Visitor Design Pattern
Visitor design pattern is a behavioral design pattern. The prime purpose of the visitor pattern is to add extra behavior to a class without modifying it. When I say extra behavior, I mean adding an extra operation or method to a class, however, at design time. Let’s first try to understand what it is and where it is used.
GoF definition
Represent an operation to be performed on the elements of an object structure. Visitor lets you define a new operation without changing the classes of the elements on which it operates.
Let’s say you a set of elements or items in your project. These items can be anything e.g. Products such as Books, Electronics, Home Appliances and Furniture, etc. Now suppose you own a webstore and you let customers buy these items on your portal. Premium customers get different discounts on different items whereas as Non-Premium gets lower discounts than Premium.
One way of implementing it would be to add a calculate discount function in concrete classes directly but this way solution would not be scalable. The reason is every time we need to change the discount calculation logic, we need to change the concrete classes. More or less, it would also violate single responsibility principle.
The recommended solution to the problem would be to design our system in such a way that all concrete classes should be able to “Accept” a visitor. The visitor is later responsible to calculate the discount. Visitor class is normally overloaded based on the different concrete classes in the project. The ideal way of achieving it is to declare an interface with methods overloaded with concrete classes and the return value as expected from the concrete class.
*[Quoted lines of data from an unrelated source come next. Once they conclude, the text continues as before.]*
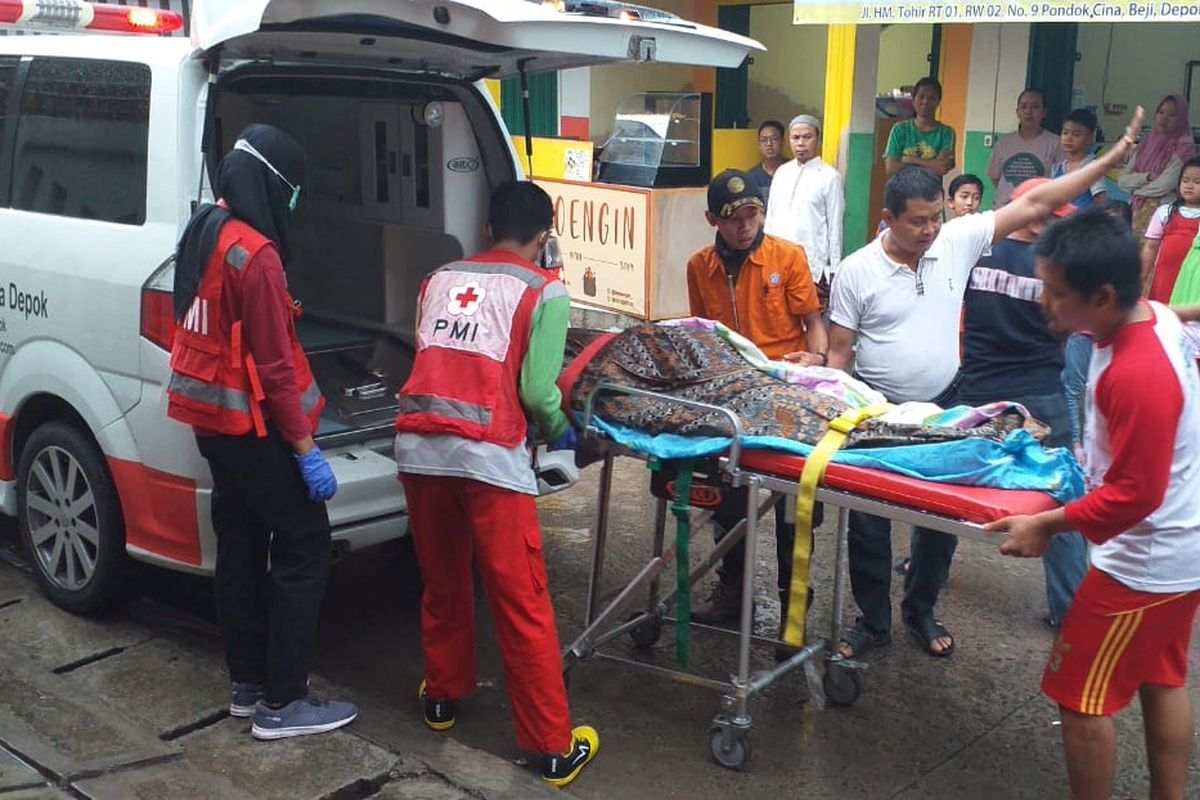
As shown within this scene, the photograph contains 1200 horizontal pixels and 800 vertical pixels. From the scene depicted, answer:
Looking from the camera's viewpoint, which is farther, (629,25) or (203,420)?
(629,25)

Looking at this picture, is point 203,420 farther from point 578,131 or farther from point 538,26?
point 578,131

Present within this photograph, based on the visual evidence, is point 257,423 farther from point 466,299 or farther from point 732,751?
point 732,751

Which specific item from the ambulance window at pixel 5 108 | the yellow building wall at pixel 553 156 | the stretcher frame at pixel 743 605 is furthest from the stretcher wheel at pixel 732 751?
the yellow building wall at pixel 553 156

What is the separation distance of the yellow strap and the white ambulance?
1304 mm

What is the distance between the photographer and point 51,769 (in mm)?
3299

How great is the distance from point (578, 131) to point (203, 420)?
35.2ft

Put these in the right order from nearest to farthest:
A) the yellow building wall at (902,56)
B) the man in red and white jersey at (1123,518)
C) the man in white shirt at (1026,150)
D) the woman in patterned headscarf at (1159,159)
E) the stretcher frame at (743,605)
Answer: the man in red and white jersey at (1123,518) < the stretcher frame at (743,605) < the woman in patterned headscarf at (1159,159) < the man in white shirt at (1026,150) < the yellow building wall at (902,56)

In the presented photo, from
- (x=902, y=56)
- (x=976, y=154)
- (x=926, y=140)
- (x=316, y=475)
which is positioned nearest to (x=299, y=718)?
(x=316, y=475)

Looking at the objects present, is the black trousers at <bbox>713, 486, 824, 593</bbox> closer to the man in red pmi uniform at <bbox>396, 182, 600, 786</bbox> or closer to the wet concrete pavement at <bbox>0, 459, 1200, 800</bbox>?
the wet concrete pavement at <bbox>0, 459, 1200, 800</bbox>

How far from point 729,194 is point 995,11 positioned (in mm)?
4128

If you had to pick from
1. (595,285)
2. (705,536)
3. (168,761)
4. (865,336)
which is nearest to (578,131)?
(595,285)

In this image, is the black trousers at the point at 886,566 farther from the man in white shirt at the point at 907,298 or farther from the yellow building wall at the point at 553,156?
the yellow building wall at the point at 553,156

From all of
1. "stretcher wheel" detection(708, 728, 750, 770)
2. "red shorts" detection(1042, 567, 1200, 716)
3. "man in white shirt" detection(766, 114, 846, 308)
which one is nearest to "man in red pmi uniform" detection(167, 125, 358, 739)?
"stretcher wheel" detection(708, 728, 750, 770)

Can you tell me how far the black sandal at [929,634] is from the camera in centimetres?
467
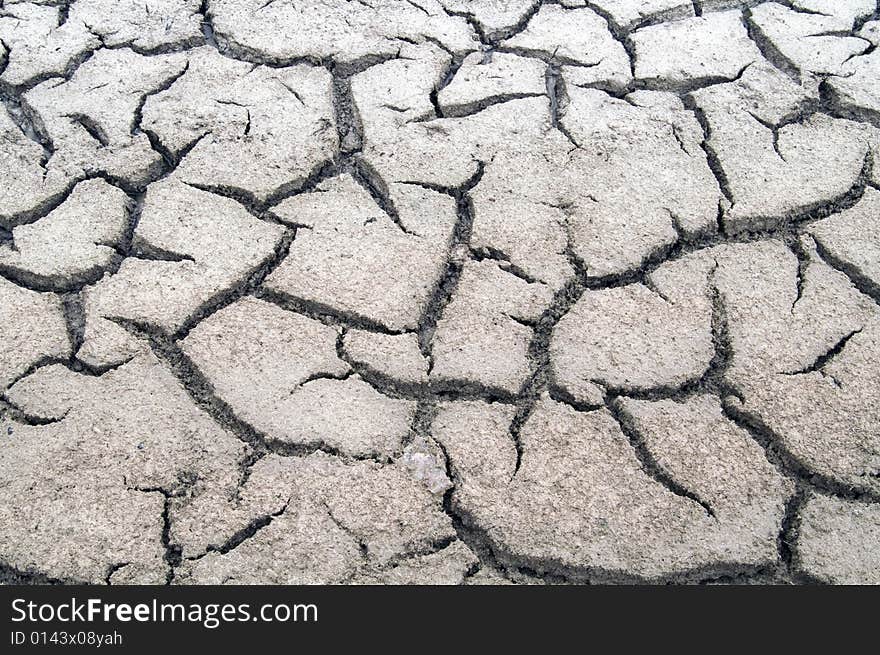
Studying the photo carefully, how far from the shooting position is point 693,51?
3.16m

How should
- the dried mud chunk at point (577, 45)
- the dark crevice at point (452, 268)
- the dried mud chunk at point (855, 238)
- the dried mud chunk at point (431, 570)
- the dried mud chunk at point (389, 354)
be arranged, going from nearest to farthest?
the dried mud chunk at point (431, 570)
the dried mud chunk at point (389, 354)
the dark crevice at point (452, 268)
the dried mud chunk at point (855, 238)
the dried mud chunk at point (577, 45)

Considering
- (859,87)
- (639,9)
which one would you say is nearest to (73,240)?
(639,9)

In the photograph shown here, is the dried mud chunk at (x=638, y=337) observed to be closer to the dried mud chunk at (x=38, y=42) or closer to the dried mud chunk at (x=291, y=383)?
the dried mud chunk at (x=291, y=383)

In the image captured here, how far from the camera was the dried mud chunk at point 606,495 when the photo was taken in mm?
1793

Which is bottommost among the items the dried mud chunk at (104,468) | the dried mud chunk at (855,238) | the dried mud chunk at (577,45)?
the dried mud chunk at (104,468)

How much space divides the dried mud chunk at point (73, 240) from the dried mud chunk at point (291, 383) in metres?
0.40

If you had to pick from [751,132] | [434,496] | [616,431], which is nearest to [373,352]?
[434,496]

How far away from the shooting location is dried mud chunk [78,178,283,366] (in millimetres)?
2164

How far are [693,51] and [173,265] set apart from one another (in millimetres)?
2023

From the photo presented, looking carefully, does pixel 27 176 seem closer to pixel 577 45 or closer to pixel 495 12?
pixel 495 12

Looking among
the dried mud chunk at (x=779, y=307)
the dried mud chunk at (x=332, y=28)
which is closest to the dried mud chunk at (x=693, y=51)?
the dried mud chunk at (x=332, y=28)

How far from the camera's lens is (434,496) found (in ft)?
6.14

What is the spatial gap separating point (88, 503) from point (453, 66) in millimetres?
1952

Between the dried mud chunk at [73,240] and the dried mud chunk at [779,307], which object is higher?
the dried mud chunk at [779,307]
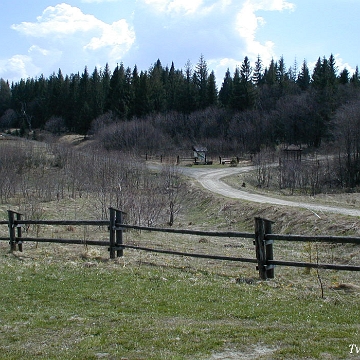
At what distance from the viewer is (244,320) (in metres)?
7.12

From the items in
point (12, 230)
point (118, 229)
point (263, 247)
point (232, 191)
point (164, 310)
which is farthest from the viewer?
point (232, 191)

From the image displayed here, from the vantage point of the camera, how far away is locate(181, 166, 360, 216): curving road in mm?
26047

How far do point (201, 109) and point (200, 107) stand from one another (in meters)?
1.16

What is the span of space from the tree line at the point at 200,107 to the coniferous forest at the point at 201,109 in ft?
0.60

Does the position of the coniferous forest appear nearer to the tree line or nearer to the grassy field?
the tree line

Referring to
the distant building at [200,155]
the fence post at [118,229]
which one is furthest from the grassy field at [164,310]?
the distant building at [200,155]


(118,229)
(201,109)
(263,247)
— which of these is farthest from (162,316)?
(201,109)

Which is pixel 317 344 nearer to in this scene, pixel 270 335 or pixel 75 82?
pixel 270 335

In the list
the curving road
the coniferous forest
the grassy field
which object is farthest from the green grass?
the coniferous forest

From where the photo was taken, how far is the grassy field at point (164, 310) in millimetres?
5824

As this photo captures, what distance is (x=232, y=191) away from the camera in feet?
131

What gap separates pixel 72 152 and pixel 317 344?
5608 cm

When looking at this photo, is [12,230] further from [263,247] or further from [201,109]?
[201,109]

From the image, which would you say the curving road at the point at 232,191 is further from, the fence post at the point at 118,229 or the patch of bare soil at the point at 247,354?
the patch of bare soil at the point at 247,354
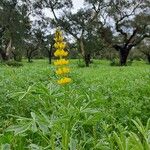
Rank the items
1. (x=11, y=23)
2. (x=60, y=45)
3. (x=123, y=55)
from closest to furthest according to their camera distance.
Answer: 1. (x=60, y=45)
2. (x=11, y=23)
3. (x=123, y=55)

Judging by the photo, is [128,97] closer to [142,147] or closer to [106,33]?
[142,147]

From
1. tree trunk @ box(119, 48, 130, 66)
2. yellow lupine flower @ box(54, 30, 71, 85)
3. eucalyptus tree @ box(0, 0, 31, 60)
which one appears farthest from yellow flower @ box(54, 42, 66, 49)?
tree trunk @ box(119, 48, 130, 66)

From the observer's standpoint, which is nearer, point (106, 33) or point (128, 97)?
point (128, 97)

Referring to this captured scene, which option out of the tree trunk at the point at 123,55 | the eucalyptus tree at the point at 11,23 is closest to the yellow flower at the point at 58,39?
the eucalyptus tree at the point at 11,23

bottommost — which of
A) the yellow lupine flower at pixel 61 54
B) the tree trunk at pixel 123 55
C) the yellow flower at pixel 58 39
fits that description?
the tree trunk at pixel 123 55

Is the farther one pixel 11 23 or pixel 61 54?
pixel 11 23

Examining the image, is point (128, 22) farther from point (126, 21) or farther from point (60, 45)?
point (60, 45)

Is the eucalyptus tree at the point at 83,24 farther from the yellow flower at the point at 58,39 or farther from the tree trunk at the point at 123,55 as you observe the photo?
the yellow flower at the point at 58,39

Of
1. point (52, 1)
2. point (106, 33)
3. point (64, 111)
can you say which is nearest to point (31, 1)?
point (52, 1)

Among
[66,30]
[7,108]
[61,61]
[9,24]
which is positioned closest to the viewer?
[61,61]

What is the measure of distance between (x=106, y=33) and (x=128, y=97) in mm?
39861

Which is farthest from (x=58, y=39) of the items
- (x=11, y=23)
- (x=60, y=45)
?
(x=11, y=23)

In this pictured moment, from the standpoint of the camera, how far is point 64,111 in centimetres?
304

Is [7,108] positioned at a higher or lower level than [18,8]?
lower
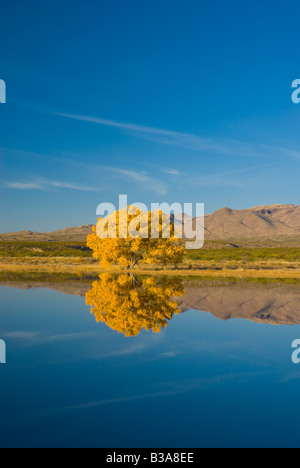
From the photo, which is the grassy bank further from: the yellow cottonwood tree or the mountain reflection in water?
the mountain reflection in water

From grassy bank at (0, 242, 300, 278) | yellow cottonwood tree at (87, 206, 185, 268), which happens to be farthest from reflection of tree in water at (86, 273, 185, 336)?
yellow cottonwood tree at (87, 206, 185, 268)

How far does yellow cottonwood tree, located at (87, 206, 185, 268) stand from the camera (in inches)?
1614

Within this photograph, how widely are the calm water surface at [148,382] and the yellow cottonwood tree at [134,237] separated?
25.4m

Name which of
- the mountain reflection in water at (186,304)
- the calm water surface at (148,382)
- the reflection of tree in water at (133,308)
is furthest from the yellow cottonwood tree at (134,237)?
the calm water surface at (148,382)

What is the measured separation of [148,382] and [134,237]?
109ft

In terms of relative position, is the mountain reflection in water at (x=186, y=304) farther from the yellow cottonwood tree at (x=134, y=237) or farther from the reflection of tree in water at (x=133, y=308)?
the yellow cottonwood tree at (x=134, y=237)

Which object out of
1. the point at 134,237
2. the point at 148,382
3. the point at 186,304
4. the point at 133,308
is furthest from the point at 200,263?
the point at 148,382

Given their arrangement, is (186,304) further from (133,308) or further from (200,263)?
(200,263)

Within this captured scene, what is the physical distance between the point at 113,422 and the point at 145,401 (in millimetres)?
943

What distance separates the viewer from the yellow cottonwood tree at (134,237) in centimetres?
4100

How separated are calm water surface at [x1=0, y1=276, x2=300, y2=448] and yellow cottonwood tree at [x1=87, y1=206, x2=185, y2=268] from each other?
2544cm

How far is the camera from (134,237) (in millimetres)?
41000
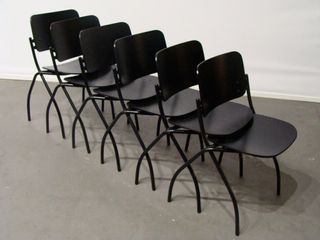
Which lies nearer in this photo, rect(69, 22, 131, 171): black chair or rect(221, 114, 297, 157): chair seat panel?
rect(221, 114, 297, 157): chair seat panel

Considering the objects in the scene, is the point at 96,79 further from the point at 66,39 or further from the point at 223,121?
the point at 223,121

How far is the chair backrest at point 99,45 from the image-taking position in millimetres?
2379

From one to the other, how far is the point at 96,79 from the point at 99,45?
0.92ft

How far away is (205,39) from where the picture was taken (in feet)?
11.0

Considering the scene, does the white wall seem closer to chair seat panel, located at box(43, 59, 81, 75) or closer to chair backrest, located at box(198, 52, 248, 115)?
chair seat panel, located at box(43, 59, 81, 75)

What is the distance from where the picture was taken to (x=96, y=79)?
262 cm

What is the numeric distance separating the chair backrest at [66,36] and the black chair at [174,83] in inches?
28.9

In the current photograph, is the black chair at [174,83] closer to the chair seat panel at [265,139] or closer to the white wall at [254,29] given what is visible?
the chair seat panel at [265,139]

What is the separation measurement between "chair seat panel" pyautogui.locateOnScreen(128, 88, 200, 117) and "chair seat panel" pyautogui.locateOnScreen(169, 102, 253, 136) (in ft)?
0.25

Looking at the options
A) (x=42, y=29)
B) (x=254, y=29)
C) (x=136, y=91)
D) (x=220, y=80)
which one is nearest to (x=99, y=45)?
(x=136, y=91)

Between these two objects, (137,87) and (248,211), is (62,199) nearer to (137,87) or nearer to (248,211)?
(137,87)

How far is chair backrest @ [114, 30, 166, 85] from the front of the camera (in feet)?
7.11

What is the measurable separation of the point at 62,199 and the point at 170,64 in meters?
1.02

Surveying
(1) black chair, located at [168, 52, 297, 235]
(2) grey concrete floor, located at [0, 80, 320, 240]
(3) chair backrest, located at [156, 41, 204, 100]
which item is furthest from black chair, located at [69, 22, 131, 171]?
(1) black chair, located at [168, 52, 297, 235]
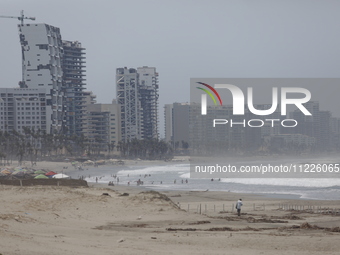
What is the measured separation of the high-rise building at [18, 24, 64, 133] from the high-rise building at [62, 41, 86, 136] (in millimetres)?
5294

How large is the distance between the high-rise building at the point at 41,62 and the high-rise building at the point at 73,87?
529cm

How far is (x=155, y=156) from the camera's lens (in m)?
187

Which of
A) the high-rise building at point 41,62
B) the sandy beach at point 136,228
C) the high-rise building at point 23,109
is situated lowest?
the sandy beach at point 136,228

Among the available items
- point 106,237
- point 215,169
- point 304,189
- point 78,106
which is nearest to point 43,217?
point 106,237

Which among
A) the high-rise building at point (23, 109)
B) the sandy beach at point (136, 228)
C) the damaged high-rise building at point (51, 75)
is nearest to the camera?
the sandy beach at point (136, 228)

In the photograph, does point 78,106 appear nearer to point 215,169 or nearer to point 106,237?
point 215,169

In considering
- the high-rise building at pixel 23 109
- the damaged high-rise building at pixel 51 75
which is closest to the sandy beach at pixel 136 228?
the high-rise building at pixel 23 109

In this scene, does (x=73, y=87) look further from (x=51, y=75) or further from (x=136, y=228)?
(x=136, y=228)

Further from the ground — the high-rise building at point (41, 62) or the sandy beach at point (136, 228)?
the high-rise building at point (41, 62)

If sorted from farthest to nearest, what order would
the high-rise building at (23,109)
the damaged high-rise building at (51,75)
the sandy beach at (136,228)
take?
the damaged high-rise building at (51,75), the high-rise building at (23,109), the sandy beach at (136,228)

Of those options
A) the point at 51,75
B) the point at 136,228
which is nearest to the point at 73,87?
the point at 51,75

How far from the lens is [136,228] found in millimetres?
21938

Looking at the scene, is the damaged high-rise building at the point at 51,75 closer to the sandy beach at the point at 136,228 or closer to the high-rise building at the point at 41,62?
the high-rise building at the point at 41,62

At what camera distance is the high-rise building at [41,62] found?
18120cm
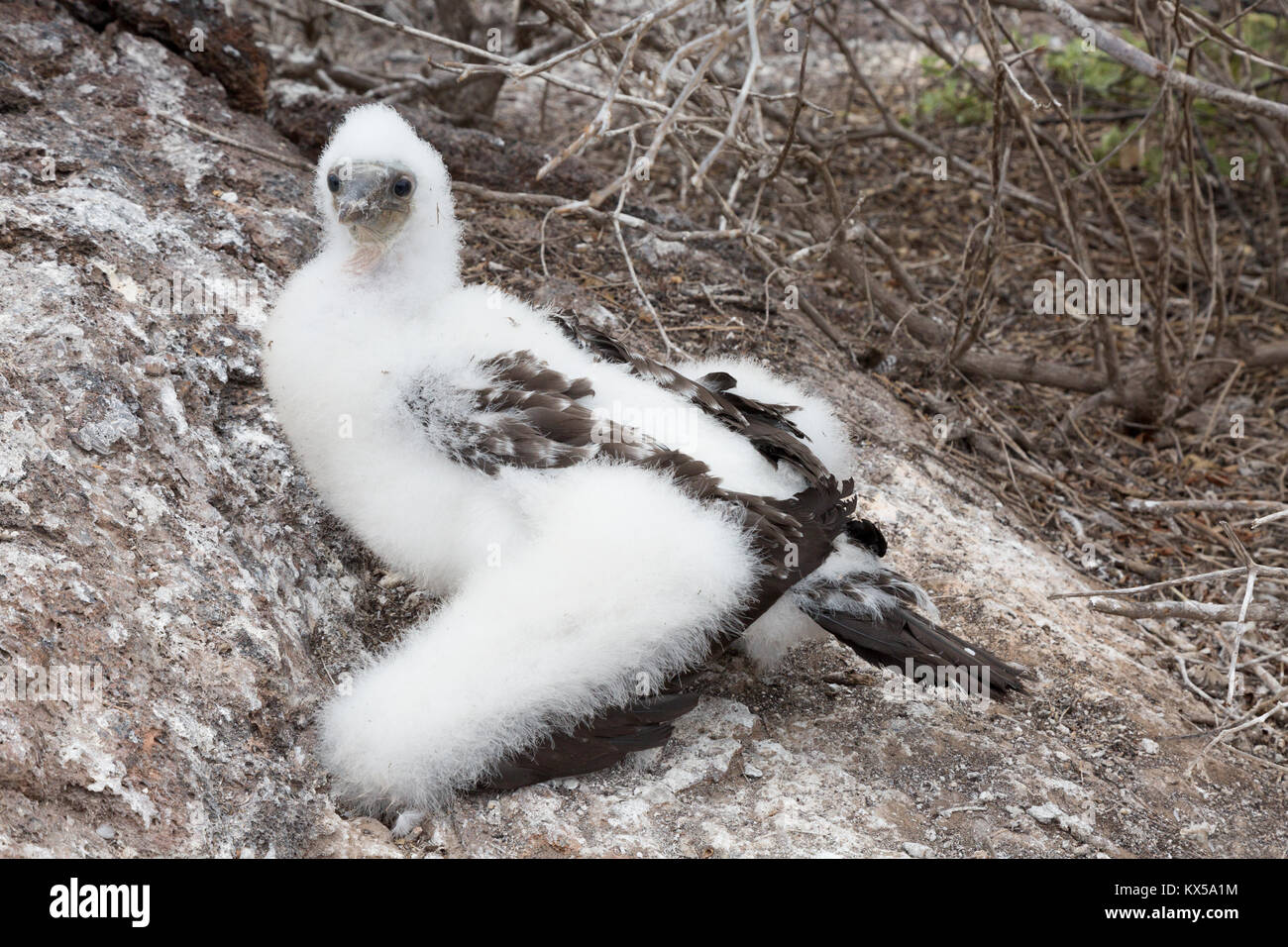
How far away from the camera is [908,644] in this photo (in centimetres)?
245

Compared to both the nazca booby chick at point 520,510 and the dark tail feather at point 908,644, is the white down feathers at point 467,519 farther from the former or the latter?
the dark tail feather at point 908,644

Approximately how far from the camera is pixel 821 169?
3990 mm

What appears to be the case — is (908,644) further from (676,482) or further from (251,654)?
(251,654)

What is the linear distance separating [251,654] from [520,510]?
0.61 meters

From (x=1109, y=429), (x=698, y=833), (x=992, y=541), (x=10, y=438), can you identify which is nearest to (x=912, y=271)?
(x=1109, y=429)

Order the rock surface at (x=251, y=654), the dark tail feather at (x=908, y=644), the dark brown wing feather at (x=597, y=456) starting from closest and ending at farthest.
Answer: the rock surface at (x=251, y=654) < the dark brown wing feather at (x=597, y=456) < the dark tail feather at (x=908, y=644)

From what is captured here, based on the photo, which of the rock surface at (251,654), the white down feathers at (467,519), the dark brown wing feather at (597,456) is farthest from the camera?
the dark brown wing feather at (597,456)

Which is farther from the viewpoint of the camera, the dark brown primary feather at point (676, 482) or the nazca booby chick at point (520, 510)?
the dark brown primary feather at point (676, 482)

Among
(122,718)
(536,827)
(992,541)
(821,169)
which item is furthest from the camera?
(821,169)

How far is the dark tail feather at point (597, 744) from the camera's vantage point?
89.5 inches

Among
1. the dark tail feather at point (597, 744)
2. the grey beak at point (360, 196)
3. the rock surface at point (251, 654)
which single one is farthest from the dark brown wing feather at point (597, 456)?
the grey beak at point (360, 196)

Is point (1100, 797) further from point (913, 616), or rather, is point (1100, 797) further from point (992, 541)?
point (992, 541)

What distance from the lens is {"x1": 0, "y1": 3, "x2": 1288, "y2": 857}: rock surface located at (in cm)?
203

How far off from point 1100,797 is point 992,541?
1.07 meters
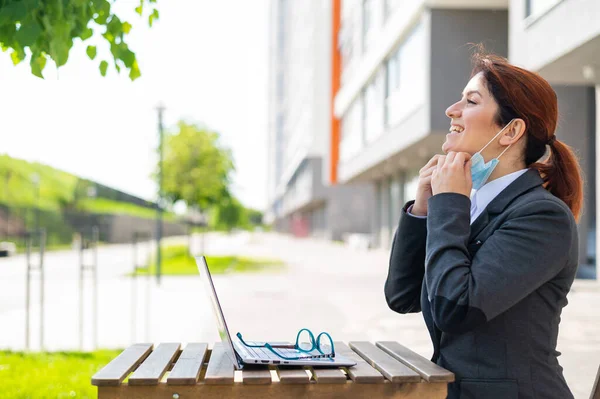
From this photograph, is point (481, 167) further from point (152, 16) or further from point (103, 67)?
point (152, 16)

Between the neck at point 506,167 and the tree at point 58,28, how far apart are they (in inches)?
110

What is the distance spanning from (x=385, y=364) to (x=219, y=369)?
0.51 m

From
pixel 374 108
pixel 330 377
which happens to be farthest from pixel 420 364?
pixel 374 108

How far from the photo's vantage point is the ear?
92.8 inches

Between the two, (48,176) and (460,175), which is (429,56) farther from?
(48,176)

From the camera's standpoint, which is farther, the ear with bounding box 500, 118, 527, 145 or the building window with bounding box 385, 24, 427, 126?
the building window with bounding box 385, 24, 427, 126

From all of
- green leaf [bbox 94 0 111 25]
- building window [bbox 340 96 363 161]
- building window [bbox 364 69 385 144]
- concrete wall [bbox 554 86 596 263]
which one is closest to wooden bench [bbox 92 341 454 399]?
green leaf [bbox 94 0 111 25]

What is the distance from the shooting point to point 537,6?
1384 centimetres

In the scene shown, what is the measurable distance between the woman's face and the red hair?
2 centimetres

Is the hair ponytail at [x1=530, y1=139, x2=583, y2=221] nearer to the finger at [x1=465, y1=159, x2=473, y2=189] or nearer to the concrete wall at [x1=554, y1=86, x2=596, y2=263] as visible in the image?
the finger at [x1=465, y1=159, x2=473, y2=189]

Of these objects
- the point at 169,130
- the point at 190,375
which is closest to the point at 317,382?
the point at 190,375

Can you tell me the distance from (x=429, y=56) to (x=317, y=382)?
18606 mm

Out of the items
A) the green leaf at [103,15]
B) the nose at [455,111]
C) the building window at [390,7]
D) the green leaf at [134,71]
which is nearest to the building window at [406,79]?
the building window at [390,7]

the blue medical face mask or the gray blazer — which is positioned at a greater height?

Mapping our problem to the solution
Let’s say a premium customer has checked out a lot of items in his shopping cart. Before he pays, he wants to see how much discount has he got on the total purchase. He clicks on total button and our web store calculates the discount. Our Webstore client takes all the items one by one from shopping cart and calls the “Accept” method on the concrete classes. The accept method, in turn, calls visit method on ShoppingCartVisitor class. The class has a function called “Visit” overloaded with concrete classes’ type.
The proposed solution is scalable. The new concrete products can be added without changing existing ones. ShoppingCartVisitor can overload “Visit” method once more with new type created without changing existing overloads.
Now that we have got the essence of the visitor design pattern, let’s define the different players in the pattern:
- Visitor (IProductListVisitor)
Declares a Visit operation for each class of ConcreteElement in the object structure. The operation's name and signature identifies the class that sends the Visit request to the visitor. That lets the visitor determine the concrete class of the element being visited. Then the visitor can access the elements directly through its particular interface.
- ConcreteVisitor (ShoppingCartVisitor)
Implements each operation declared by Visitor. Each operation implements a fragment of the algorithm defined for the corresponding class or object in the structure. ConcreteVisitor provides the context for the algorithm and stores its local state. This state often accumulates results during the traversal of the structure.
- Element (IProductElement)
Defines an Accept operation that takes a visitor as an argument.
- ConcreteElement (Electronic,Book)
Implements an Accept operation that takes a visitor as an argument.
- ObjectStructure (ShoppingCart)
- Can enumerate its elements.
- May provide a high-level interface to allow the visitor to visit its elements.
- May either be a Composite (pattern) or a collection such as a list.
Visitor pattern is often advisable to be used when many unique and unrelated operations need to be performed on objects without “
polluting” their classes with these operations. Visitors let you assemble operations by defining them in one class.